## Exercise details
Format every line from the one containing "Which among" down to the one containing "423 centimetres", both included, as a Markdown table with the columns Row and Line. Omit blank lines and number the remaining lines consecutively in the Row column.

## Extracted information
================================

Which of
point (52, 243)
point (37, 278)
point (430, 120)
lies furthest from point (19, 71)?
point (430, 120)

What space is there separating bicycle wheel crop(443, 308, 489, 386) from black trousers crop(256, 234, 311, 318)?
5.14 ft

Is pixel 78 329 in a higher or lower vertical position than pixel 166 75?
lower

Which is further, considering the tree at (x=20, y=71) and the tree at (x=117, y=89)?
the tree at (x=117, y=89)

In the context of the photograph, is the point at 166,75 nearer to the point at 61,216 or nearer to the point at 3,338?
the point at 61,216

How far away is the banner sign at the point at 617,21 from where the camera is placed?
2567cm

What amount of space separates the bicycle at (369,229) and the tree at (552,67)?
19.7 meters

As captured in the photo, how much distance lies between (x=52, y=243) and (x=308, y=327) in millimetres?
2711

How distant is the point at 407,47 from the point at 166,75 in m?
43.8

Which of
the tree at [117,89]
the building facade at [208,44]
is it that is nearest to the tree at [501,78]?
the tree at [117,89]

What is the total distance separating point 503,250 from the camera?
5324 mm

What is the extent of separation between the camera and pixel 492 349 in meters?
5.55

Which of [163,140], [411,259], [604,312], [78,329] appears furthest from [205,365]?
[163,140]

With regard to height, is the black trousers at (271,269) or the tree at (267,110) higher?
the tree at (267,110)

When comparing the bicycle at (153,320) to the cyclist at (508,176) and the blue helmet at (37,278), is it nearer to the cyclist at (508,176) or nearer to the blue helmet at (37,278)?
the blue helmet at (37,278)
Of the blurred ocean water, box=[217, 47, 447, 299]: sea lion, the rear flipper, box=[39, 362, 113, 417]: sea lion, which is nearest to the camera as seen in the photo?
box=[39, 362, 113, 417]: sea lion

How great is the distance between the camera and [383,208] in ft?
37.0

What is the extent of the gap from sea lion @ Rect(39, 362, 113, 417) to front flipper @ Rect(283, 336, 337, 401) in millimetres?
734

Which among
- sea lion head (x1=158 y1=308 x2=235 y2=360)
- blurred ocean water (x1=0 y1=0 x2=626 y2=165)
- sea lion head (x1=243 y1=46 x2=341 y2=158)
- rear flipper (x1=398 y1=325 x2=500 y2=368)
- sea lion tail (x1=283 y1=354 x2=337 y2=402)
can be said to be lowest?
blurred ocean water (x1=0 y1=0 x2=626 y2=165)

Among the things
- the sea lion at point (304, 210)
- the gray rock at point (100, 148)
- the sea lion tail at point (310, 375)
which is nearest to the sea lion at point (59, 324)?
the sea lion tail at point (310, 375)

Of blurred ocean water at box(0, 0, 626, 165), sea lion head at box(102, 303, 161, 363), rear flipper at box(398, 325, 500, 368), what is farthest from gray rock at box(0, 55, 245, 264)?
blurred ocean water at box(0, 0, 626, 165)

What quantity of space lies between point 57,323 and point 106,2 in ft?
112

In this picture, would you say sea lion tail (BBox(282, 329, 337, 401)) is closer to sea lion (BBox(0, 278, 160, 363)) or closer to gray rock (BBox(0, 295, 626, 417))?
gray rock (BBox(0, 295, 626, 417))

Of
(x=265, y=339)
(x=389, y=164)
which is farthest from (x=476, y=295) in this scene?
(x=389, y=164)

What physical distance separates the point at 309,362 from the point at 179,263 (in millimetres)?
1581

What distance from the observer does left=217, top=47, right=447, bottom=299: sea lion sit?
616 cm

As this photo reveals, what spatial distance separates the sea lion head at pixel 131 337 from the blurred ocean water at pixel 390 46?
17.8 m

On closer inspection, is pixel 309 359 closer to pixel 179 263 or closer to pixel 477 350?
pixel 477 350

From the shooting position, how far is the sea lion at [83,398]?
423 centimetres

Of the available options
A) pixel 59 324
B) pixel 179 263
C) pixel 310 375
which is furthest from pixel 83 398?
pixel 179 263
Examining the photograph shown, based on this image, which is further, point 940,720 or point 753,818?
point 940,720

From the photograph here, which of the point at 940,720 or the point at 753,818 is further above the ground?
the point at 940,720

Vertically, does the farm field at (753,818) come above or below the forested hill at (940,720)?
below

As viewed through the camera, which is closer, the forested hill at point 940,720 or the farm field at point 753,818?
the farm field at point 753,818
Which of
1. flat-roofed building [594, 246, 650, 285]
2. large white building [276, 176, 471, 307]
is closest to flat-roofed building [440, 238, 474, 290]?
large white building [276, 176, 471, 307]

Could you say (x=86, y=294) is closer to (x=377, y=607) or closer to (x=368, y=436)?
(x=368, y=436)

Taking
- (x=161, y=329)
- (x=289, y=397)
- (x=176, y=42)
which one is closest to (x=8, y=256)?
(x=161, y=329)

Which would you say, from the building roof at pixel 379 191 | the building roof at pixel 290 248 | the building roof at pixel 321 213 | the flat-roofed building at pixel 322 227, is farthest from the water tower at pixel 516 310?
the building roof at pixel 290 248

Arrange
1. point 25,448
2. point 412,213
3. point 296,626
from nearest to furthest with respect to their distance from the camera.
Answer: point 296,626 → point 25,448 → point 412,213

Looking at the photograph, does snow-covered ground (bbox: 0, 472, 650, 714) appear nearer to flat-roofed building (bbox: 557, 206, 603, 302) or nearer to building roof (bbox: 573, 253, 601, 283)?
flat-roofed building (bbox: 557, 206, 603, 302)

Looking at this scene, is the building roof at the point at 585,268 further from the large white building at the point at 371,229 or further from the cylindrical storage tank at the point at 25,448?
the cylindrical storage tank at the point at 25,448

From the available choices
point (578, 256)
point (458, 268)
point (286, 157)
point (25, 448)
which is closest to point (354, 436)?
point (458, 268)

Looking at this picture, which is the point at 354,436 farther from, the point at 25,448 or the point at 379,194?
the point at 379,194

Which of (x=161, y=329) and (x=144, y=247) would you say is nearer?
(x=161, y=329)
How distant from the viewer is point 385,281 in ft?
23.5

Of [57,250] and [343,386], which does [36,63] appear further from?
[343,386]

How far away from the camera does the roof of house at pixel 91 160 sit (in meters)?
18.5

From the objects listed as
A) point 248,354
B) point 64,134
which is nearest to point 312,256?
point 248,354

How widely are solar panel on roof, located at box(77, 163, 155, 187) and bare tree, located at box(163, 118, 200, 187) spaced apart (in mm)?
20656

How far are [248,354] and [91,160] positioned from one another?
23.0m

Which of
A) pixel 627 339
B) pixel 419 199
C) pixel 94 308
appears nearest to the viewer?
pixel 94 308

================================

## Output of the task
| Row | Line |
|---|---|
| 1 | Which among |
| 2 | - sea lion head (x1=158 y1=308 x2=235 y2=360) |
| 3 | - blurred ocean water (x1=0 y1=0 x2=626 y2=165) |
| 4 | - sea lion head (x1=243 y1=46 x2=341 y2=158) |
| 5 | - rear flipper (x1=398 y1=325 x2=500 y2=368) |
| 6 | - sea lion tail (x1=283 y1=354 x2=337 y2=402) |
| 7 | can be said to be lowest? |
| 8 | blurred ocean water (x1=0 y1=0 x2=626 y2=165) |
| 9 | Among the things |
| 10 | - the sea lion at point (304, 210) |
| 11 | - the gray rock at point (100, 148) |
| 12 | - the sea lion tail at point (310, 375) |
| 13 | which is nearest to the sea lion at point (59, 324)? |
| 14 | the sea lion tail at point (310, 375) |
| 15 | Of blurred ocean water at box(0, 0, 626, 165), sea lion head at box(102, 303, 161, 363), rear flipper at box(398, 325, 500, 368), what is farthest from gray rock at box(0, 55, 245, 264)? |
| 16 | blurred ocean water at box(0, 0, 626, 165) |
| 17 | What quantity of space lies between point 57,323 and point 106,2 in ft? |
| 18 | 112 |
| 19 | In this picture, would you say sea lion tail (BBox(282, 329, 337, 401)) is closer to sea lion (BBox(0, 278, 160, 363)) or closer to gray rock (BBox(0, 295, 626, 417))? |
| 20 | gray rock (BBox(0, 295, 626, 417)) |
| 21 | Of |
| 22 | (x=265, y=339) |
| 23 | (x=389, y=164) |
| 24 | which is farthest from (x=476, y=295) in this scene? |
| 25 | (x=389, y=164) |
| 26 | What physical distance separates the point at 309,362 from the point at 179,263 (in millimetres)? |
| 27 | 1581 |
| 28 | What distance from the observer does left=217, top=47, right=447, bottom=299: sea lion sit? |
| 29 | 616 cm |
| 30 | As this photo reveals, what spatial distance separates the sea lion head at pixel 131 337 from the blurred ocean water at pixel 390 46? |
| 31 | 17.8 m |
| 32 | On closer inspection, is pixel 309 359 closer to pixel 179 263 or closer to pixel 477 350? |
| 33 | pixel 477 350 |
| 34 | From the shooting position, how far is the sea lion at [83,398]? |
| 35 | 423 centimetres |